■ DOCUMENT PASSAGE ■
In contrast, structured light technology can effectively address these limitations. Structured light technology is an active detection method that uses an artificial light source to project a beam onto the surface of an object. Spatial triangulation measures the depth of the object’s surface defect contour. Structured light technology can be applied in different ways, such as dot structured light, coded structured light, and line structured light [10, 11]. The accuracy of point structured light depends on the density of the point cloud data; the denser the point cloud, the higher the precision. The most common use of point structured light is Face ID on iPhone. Coded structured light is significantly disturbed by ambient light and typically requires a specific image processing method. Using a unique image processing method may increase the computational complexity and make the detection slower.

Compared with the aforementioned types of structured light, line structured light has strong anti-jamming, improved precision, and fast scanning speed. In addition, it is suitable for the real-time generation of depth maps of object surface contours [12]. For example, Liang et al. [13] built a 3D pavement inspection system based on multigroup line structured light. The three-dimensional data filtering method was used to recover the pavement contour points and eliminate noise. The 3D reconstruction of the pavement contours was achieved using the Delaunay triangulation algorithm. In [14], a 3D shape measurement method was proposed for large objects using line structured light. This method uses a binocular camera to simplify the light plane calibration process. Based on the standard ball-hand-eye calibration, it combines a modified space circle fitting method to achieve line structured light fusion of arbitrary light planes, which is more accurate than the traditional measurement method. Shang et al. [15] proposed and built a gear tooth profile detection system based on incoherent line structured light. The system uses line structured light, which is generated by spherical light from an incoherent light source via a gap and then irradiates the gear surface to form an optical stripe image. This method has high accuracy and is less affected by speckle noise.

Excerpt from a dataset
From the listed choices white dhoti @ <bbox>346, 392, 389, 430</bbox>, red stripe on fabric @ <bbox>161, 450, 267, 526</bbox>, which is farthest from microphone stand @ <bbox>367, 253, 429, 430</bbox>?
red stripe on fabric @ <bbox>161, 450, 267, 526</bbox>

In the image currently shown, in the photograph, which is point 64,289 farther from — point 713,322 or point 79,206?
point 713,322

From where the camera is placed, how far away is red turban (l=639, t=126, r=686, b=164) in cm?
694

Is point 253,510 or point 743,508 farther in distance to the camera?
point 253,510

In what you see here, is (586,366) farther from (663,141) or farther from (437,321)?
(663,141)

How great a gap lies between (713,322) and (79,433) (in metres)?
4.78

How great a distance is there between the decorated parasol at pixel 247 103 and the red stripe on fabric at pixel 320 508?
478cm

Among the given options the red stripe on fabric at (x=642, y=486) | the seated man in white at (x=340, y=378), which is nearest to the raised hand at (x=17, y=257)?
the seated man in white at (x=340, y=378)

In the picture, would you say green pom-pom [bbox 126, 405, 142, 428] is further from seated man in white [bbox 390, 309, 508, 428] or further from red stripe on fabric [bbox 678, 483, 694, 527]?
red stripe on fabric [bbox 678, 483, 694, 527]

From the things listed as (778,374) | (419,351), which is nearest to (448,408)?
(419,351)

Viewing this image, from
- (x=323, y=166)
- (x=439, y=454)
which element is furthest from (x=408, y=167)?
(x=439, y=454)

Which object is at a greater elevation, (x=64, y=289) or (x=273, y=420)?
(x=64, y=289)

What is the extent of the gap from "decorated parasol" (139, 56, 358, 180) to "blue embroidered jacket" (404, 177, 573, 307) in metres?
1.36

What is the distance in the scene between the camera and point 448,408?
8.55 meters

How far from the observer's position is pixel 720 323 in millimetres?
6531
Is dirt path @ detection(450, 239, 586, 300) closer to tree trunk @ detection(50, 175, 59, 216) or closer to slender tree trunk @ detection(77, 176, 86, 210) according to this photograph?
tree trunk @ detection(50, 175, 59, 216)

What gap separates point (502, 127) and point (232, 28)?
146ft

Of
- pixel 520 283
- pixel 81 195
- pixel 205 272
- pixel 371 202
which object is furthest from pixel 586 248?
==
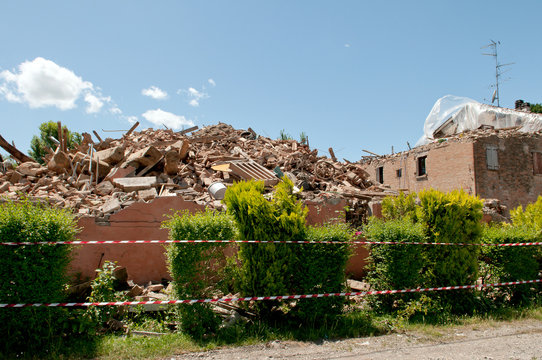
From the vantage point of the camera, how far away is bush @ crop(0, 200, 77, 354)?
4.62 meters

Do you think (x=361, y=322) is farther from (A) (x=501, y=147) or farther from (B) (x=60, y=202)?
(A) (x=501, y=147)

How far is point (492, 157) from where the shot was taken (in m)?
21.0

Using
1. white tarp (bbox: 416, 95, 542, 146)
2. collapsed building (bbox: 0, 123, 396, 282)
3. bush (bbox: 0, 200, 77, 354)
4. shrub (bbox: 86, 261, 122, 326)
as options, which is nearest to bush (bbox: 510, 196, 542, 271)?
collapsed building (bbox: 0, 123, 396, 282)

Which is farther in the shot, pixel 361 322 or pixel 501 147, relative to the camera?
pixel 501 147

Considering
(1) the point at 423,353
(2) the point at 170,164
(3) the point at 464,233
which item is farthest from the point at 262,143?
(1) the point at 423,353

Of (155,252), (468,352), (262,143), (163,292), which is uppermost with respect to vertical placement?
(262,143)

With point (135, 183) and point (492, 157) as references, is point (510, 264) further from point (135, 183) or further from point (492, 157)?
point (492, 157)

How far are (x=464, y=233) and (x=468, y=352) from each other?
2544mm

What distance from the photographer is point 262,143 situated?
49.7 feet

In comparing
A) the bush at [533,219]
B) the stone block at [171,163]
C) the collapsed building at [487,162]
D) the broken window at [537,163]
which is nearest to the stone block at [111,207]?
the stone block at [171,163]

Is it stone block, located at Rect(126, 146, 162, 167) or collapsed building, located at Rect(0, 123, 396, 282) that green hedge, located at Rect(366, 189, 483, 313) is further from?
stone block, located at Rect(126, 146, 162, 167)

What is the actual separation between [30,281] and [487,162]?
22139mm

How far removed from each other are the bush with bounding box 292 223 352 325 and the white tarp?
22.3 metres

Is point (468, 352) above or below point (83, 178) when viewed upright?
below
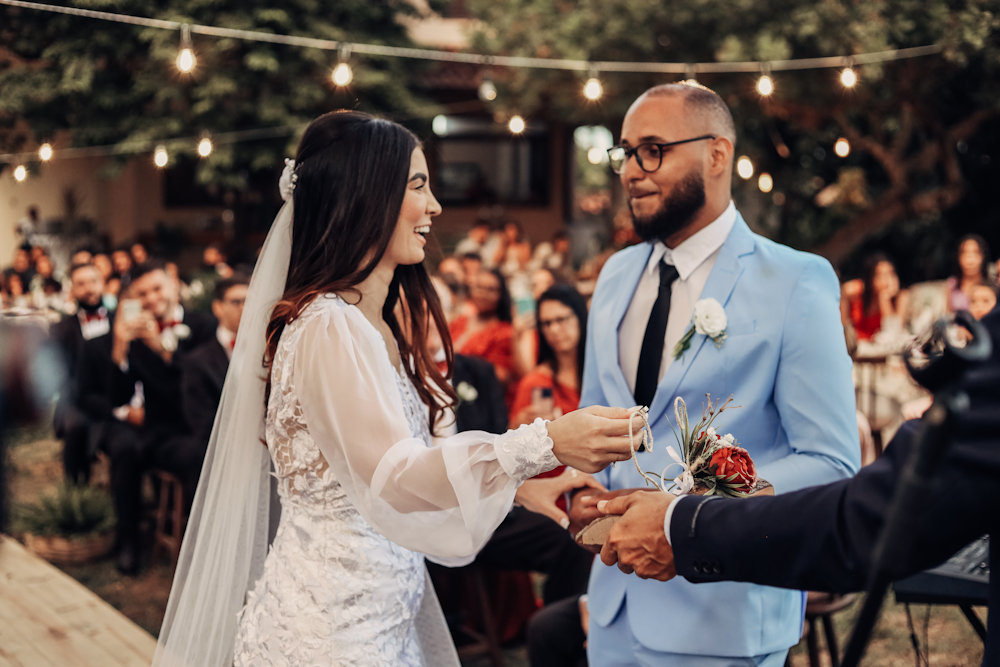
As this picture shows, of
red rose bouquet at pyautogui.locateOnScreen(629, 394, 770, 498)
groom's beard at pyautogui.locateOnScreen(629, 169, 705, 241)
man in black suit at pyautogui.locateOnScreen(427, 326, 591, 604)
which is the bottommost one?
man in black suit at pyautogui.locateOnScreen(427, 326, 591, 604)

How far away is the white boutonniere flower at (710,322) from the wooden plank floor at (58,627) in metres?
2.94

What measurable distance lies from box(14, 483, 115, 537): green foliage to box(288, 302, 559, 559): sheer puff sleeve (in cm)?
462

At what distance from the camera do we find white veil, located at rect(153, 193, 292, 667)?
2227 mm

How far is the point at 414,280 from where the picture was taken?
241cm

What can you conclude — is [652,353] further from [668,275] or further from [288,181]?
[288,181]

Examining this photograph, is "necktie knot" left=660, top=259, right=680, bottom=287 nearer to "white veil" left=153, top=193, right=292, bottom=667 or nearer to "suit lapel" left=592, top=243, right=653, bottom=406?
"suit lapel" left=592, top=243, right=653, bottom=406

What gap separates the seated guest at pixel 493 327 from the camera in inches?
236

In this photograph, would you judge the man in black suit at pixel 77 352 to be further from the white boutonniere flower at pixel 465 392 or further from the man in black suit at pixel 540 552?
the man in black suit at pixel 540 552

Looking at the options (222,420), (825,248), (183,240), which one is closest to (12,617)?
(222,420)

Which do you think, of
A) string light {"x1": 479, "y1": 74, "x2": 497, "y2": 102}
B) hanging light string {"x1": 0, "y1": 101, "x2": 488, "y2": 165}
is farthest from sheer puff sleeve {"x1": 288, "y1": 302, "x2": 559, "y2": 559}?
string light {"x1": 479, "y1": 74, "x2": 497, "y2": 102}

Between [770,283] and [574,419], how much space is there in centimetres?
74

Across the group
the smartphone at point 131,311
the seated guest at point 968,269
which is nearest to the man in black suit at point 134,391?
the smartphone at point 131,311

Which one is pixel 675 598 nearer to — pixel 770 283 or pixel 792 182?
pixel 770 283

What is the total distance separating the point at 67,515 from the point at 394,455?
---
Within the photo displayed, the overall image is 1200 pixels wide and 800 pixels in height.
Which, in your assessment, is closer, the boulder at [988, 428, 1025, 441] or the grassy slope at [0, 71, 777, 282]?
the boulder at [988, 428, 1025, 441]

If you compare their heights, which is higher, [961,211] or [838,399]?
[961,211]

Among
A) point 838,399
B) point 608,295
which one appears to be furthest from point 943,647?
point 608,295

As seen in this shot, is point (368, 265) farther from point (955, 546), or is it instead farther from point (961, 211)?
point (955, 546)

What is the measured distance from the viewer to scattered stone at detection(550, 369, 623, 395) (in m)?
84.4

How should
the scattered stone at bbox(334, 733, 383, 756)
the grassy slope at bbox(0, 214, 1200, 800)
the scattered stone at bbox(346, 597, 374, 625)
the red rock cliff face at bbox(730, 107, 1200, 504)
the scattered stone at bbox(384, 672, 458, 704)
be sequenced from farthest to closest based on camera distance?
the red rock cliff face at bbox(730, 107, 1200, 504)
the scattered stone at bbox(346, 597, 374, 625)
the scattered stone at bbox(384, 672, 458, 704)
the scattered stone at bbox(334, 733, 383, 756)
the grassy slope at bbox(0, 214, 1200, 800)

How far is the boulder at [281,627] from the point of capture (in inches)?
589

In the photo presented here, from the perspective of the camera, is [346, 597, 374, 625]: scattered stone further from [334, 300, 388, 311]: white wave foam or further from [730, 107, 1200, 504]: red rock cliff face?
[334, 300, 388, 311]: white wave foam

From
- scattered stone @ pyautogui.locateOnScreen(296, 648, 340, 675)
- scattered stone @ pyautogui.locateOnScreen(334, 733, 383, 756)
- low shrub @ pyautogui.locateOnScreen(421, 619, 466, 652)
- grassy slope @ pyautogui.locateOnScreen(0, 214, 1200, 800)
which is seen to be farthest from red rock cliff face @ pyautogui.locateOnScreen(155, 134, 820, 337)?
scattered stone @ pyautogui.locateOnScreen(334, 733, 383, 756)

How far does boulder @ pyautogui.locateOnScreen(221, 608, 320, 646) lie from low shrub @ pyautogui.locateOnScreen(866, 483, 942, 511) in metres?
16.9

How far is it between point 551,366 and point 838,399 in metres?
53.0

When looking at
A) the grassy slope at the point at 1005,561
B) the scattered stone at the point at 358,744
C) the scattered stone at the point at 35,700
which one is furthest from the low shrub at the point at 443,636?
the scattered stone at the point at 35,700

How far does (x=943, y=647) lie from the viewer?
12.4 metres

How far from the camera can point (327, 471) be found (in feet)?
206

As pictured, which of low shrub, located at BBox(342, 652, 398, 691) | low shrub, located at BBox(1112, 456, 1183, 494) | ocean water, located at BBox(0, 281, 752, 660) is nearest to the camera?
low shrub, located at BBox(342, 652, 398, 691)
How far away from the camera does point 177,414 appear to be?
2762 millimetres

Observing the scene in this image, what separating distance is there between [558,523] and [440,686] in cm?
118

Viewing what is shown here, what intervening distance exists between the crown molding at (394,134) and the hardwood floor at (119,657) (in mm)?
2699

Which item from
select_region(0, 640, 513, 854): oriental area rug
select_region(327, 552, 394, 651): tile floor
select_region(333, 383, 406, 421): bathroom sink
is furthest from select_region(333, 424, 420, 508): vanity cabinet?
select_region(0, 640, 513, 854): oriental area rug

■ TASK TO CARRY OUT ■
Using the passage on structured light, name every type of structured light it lists as a way the technology can be applied.

■ ANSWER IN FULL ■
Dot structured light, coded structured light, and line structured light.